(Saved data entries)
══════════════════════════════

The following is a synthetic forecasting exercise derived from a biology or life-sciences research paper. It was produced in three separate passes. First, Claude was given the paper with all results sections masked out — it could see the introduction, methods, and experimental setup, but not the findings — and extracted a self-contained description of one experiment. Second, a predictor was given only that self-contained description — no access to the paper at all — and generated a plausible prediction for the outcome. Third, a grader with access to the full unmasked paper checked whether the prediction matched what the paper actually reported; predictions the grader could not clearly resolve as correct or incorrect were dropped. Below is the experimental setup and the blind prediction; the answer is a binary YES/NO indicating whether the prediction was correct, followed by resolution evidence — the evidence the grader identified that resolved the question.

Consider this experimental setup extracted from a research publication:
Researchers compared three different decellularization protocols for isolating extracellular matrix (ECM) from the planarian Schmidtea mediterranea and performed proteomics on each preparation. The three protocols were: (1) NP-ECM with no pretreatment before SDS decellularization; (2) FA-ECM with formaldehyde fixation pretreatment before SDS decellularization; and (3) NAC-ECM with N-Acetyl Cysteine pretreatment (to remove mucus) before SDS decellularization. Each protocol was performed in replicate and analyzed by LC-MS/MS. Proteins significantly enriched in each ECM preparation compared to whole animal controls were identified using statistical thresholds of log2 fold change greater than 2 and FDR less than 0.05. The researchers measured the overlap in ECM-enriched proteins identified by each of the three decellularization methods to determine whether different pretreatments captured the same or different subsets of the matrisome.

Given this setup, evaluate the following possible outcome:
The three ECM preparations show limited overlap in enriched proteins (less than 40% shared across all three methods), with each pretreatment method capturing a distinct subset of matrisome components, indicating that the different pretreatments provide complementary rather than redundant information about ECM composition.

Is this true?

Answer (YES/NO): YES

══════════════════════════════

Pull together all lines from the data that mention the word "this".

Consider this experimental setup extracted from a research publication:
Given this setup, evaluate the following possible outcome:
Is this true?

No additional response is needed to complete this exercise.